His regular false teeth gleam like sardines

The driver opposite looks as if from some official car

It is Bristol it is raining I wish I were Greek
 

william_kent

Well-known member
Thanks to @Benny B I have now tuned my "inner voice" to the "Mark E. Smith" setting when reading Prynne

Swallow cluck evince sniff compel invest

Imagining Mark E. Smith barking that out is heightening my enjoyment no end

or sneering:

simulate acerbic masquerade

suited critic altitude fine lent filament praise
 

Benny Bunter

Well-known member
"The difference between the kinds of intent supporting the movement of bluestones from Pembrokeshire to Wessex, and the Sumerian acquisition of tin from Cornwall or Bohemia, must be obvious."

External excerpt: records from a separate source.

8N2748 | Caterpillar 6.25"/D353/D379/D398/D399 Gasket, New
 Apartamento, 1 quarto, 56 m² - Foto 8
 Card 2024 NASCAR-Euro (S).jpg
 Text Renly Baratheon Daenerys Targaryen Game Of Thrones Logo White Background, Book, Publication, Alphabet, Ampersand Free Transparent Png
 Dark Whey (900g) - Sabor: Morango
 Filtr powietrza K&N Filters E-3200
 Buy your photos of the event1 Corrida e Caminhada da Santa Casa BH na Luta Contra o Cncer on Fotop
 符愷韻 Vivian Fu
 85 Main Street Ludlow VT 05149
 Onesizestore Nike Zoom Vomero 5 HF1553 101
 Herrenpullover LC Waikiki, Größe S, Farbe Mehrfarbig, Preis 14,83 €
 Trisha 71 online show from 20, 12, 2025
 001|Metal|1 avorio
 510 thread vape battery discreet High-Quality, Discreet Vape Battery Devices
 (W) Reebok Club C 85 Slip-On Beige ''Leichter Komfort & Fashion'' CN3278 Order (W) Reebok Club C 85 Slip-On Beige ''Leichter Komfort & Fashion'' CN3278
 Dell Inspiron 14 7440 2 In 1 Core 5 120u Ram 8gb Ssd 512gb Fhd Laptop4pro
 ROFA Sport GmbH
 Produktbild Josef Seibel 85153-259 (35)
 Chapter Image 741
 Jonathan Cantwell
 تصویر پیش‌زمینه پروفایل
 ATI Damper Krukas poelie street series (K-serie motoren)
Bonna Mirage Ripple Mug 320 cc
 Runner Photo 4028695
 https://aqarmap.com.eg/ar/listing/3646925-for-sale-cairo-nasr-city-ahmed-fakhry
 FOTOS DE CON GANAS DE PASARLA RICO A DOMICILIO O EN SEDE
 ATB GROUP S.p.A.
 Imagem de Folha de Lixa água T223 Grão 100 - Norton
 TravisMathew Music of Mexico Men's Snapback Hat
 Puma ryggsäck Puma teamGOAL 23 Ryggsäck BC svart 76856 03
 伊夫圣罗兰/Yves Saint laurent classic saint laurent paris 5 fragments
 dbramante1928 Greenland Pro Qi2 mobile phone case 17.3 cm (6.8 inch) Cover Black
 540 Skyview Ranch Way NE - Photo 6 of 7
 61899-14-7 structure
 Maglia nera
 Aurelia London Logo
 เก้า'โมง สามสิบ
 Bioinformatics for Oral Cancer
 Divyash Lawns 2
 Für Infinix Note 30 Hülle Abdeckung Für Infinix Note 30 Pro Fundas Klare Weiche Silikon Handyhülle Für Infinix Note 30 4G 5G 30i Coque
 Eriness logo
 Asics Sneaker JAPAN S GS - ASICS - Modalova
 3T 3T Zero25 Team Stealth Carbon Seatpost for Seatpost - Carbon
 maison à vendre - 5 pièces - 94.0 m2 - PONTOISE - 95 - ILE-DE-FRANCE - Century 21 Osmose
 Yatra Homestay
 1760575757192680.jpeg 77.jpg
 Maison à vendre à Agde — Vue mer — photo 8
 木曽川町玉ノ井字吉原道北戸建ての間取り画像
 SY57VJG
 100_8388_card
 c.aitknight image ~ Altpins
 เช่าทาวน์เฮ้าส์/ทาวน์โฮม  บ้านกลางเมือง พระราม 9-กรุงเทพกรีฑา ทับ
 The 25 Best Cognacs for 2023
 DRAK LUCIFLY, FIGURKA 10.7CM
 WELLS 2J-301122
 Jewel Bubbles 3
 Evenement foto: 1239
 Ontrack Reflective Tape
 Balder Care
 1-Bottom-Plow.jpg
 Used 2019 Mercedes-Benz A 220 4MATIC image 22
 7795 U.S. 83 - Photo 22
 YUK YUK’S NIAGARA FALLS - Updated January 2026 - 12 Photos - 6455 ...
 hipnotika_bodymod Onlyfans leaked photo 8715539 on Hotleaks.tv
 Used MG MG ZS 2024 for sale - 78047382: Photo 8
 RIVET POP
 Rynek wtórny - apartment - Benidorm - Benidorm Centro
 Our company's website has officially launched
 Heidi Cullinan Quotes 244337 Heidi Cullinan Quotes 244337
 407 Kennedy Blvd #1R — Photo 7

Yeah, Jeremy, that's obvious, we all know that, get on with it mate!
 

luka

Well-known member
it's a weird essay. if you dont think about what it means you can come away thinking youve sort of understood it but if you question each sentence you find it all turns to ashes in your hands.
 

Benny Bunter

Well-known member
I wanted to know what 'quality' meant, but it seems I also need to need to know what 'substance' and 'property' mean before I can even get near it.
 

Benny Bunter

Well-known member
it's a weird essay. if you dont think about what it means you can come away thinking youve sort of understood it but if you question each sentence you find it all turns to ashes in your hands.
This seems to be the primary effect of the poems too, at least what I've read so far in kitchen poems and the white stones. Understanding just out of grasp, or maybe already attained at some deep level, but you would struggle to ever articulate it.